The PSF trend warrants a measured note: $1,656 in 2022 easing to $1,618 in 2023 and $1,589 in 2024 is a gentle softening, not a structural deterioration. Boutique developments with thin transaction volumes (six recorded sales) can show apparent PSF movements that reflect unit-mix variation as much as genuine price direction. A high-floor 2-bedroom selling in one year and a low-floor 1-bedroom selling the next will show a PSF “decline” that masks stable underlying demand. Buyers should request caveats at the unit level, not just the development average, before drawing conclusions about momentum.

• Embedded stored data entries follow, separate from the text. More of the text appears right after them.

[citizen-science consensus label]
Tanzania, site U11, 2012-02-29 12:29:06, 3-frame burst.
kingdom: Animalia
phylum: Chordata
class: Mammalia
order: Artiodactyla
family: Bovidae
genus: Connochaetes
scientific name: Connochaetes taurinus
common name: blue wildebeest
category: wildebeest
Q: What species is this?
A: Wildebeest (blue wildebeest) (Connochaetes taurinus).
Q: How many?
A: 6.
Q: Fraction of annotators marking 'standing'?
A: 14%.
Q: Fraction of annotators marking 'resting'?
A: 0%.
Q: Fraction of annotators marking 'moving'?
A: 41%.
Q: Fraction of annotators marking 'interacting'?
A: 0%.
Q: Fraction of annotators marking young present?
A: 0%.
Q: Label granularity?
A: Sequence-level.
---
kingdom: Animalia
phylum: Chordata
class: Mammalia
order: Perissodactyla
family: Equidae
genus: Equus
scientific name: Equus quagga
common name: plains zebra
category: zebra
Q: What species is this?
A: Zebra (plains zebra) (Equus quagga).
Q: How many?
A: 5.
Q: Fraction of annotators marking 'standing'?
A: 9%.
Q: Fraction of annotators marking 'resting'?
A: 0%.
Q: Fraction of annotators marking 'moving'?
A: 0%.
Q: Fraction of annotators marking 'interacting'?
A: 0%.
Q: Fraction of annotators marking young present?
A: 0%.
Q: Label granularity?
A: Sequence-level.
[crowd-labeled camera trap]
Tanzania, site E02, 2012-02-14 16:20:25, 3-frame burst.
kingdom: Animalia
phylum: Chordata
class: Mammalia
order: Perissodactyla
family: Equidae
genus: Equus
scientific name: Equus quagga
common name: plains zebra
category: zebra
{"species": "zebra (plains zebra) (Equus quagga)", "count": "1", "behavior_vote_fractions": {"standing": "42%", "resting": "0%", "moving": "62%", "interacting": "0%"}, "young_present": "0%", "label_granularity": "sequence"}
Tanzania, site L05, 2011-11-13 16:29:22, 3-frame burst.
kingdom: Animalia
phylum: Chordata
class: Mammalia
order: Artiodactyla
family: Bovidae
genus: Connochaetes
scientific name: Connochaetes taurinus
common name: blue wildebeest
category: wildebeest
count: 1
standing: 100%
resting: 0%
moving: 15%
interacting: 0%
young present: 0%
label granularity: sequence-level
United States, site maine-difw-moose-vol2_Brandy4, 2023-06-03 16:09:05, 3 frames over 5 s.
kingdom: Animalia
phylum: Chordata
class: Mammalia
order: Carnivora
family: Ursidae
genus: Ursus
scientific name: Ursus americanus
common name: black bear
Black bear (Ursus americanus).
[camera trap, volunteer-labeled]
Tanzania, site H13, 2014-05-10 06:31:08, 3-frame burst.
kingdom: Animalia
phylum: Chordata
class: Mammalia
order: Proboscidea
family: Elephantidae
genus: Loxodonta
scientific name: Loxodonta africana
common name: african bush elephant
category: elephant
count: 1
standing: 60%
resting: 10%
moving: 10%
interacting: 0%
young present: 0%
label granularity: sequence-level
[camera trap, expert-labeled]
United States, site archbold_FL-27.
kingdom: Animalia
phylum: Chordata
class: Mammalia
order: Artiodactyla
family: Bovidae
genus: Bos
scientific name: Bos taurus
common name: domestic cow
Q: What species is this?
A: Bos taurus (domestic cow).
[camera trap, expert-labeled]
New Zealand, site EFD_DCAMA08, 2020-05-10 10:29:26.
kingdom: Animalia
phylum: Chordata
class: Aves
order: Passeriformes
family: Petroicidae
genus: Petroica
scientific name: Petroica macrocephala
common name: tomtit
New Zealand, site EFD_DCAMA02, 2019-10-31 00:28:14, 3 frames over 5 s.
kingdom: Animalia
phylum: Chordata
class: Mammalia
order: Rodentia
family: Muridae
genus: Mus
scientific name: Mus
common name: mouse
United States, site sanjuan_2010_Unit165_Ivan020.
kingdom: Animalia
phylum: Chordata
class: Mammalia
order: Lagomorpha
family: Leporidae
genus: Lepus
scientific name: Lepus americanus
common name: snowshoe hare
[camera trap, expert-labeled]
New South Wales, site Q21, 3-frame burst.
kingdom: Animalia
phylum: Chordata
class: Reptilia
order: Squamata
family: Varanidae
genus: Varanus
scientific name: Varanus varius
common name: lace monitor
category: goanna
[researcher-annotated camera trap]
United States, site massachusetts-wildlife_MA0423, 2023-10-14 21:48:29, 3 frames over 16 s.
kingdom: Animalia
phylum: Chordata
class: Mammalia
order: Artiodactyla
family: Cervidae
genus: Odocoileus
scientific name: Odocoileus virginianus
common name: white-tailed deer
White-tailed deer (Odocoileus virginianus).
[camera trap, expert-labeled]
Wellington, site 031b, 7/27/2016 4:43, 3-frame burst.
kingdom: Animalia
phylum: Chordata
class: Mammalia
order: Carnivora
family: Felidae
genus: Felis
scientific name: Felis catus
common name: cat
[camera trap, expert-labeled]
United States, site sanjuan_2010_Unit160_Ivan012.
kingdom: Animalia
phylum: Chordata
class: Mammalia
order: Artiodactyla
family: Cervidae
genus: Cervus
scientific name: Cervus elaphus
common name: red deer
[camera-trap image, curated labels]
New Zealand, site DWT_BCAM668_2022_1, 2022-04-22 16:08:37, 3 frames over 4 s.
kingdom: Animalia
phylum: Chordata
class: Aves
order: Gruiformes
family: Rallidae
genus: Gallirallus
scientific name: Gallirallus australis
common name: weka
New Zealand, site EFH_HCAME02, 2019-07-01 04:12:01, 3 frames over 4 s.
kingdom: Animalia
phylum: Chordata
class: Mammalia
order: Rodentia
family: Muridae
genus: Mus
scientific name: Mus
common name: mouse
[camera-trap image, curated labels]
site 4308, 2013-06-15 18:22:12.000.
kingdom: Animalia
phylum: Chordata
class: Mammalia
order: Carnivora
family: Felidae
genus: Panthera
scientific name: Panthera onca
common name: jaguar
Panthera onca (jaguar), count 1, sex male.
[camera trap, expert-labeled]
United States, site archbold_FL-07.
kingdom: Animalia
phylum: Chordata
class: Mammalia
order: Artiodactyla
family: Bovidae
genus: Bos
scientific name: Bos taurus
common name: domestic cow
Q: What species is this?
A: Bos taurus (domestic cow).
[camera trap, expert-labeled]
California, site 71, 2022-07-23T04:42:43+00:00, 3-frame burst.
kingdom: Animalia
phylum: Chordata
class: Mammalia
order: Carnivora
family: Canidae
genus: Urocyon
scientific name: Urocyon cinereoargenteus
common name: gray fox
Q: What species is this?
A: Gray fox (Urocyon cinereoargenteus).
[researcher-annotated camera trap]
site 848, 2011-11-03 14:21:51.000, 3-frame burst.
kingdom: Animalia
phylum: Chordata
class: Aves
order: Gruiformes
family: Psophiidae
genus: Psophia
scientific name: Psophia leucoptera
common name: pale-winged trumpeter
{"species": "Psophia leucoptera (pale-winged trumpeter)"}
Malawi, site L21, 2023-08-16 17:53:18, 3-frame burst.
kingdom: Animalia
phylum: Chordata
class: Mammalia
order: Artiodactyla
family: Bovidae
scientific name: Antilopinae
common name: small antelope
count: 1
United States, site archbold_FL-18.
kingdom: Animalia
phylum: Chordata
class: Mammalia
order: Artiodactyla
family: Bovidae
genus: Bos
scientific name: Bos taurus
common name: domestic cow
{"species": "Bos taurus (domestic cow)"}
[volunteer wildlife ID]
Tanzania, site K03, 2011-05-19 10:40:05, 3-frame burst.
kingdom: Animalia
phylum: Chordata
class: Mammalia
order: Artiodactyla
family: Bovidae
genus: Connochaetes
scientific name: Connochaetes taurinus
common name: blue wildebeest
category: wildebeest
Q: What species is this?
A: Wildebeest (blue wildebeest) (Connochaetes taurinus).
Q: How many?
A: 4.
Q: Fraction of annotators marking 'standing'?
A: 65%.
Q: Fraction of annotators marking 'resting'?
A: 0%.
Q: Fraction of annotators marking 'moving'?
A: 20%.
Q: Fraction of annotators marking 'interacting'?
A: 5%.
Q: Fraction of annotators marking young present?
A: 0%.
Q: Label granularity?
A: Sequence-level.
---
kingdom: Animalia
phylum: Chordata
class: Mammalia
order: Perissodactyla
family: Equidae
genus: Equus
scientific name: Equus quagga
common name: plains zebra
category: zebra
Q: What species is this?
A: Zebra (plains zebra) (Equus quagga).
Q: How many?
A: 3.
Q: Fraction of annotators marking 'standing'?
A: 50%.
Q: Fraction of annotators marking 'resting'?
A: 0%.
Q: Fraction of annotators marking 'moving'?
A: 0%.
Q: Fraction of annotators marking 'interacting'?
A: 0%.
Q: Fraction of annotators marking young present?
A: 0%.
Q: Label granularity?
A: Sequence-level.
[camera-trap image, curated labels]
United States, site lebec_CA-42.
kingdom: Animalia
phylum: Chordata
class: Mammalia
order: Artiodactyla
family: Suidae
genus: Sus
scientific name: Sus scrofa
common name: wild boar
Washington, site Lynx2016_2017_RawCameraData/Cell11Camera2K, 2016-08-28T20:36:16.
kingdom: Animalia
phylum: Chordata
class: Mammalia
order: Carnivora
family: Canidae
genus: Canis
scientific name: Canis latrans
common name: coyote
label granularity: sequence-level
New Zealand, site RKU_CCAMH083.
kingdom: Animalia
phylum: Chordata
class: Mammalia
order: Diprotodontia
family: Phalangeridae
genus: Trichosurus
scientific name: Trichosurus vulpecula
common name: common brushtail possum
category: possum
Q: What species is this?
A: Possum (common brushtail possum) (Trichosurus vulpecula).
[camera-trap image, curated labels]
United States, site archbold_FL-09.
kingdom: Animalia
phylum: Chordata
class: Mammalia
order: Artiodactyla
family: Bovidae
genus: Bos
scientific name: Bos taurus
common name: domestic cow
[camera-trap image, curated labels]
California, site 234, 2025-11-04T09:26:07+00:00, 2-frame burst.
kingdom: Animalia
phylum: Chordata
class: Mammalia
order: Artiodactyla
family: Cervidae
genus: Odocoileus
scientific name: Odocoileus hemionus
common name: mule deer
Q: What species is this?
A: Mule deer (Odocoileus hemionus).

For owner-occupiers, the calculus depends heavily on lifestyle preferences. If you are a city-fringe professional who values freehold permanence, a short walk to multiple MRT lines, and the energy of the Little India and Jalan Besar precinct — and can accept boutique-scale facilities — Le Somme offers a compelling and genuinely scarce proposition at this price point. If you need a lap pool, a function room for family gatherings, and a tennis court, the development will disappoint regardless of its locational merits. The honest advice: be clear which trade-off you are making before you view the unit.